- [Required action]:
Your output should match the listing below word for word, without any images.
──────── Data provided ────────
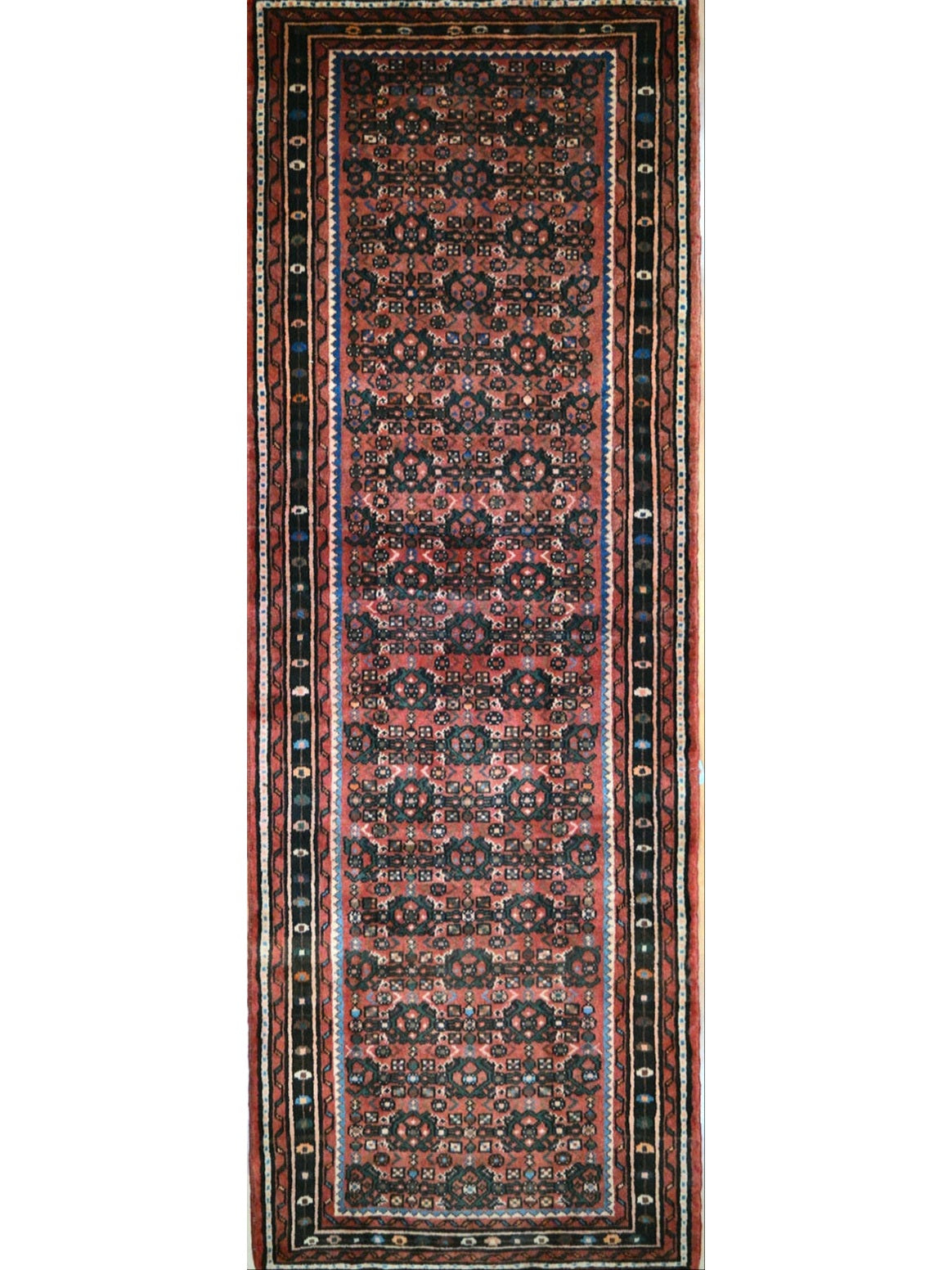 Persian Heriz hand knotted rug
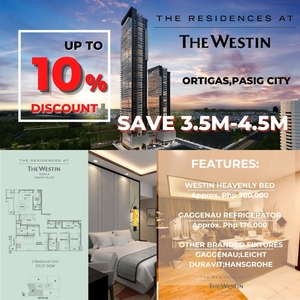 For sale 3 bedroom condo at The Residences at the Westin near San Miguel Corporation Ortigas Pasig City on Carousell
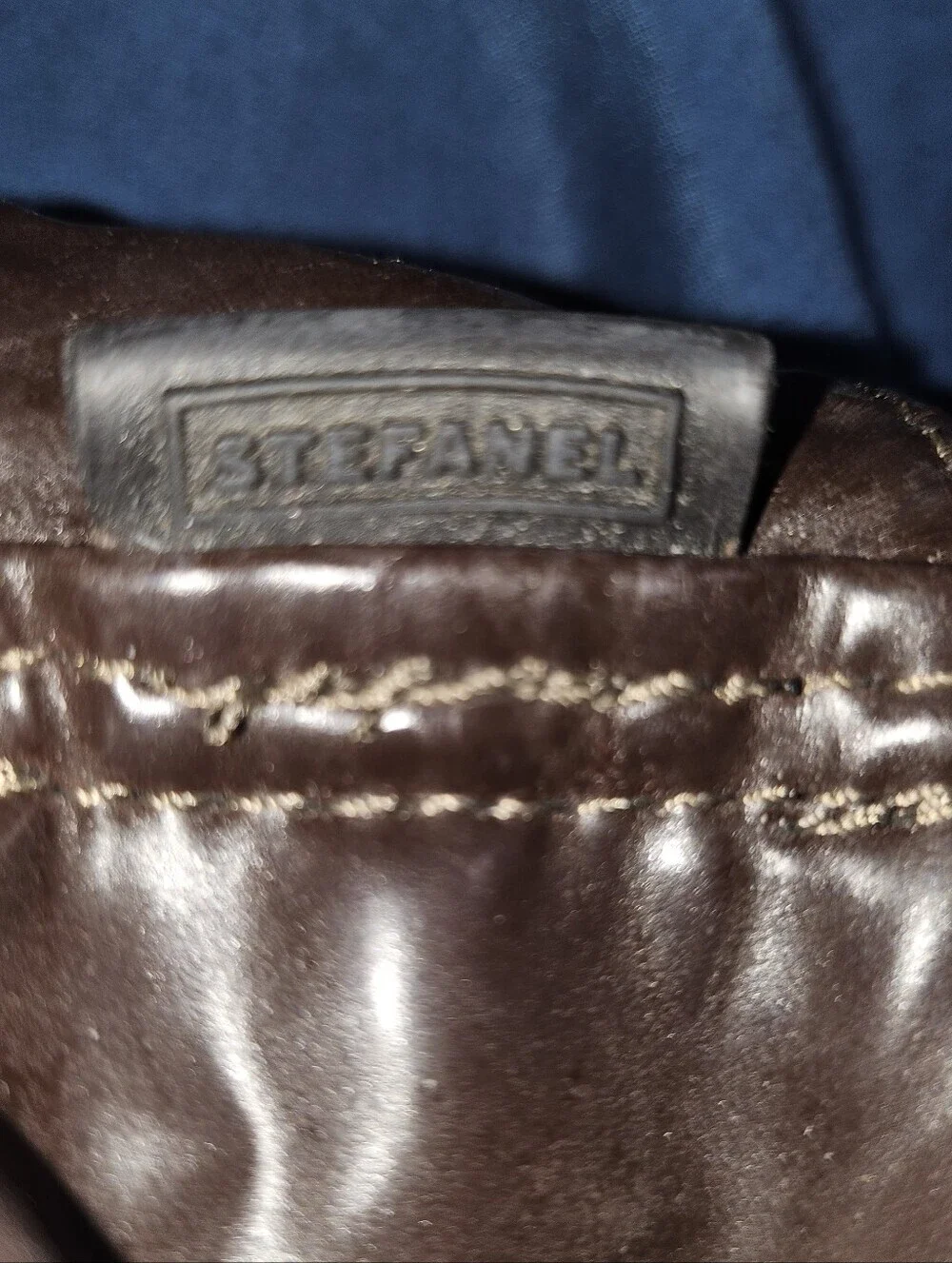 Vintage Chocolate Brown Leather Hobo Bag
────────
- [Completed task]:
 Persian Heriz hand knotted rug
 For sale 3 bedroom condo at The Residences at the Westin near San Miguel Corporation Ortigas Pasig City on Carousell
 Vintage Chocolate Brown Leather Hobo Bag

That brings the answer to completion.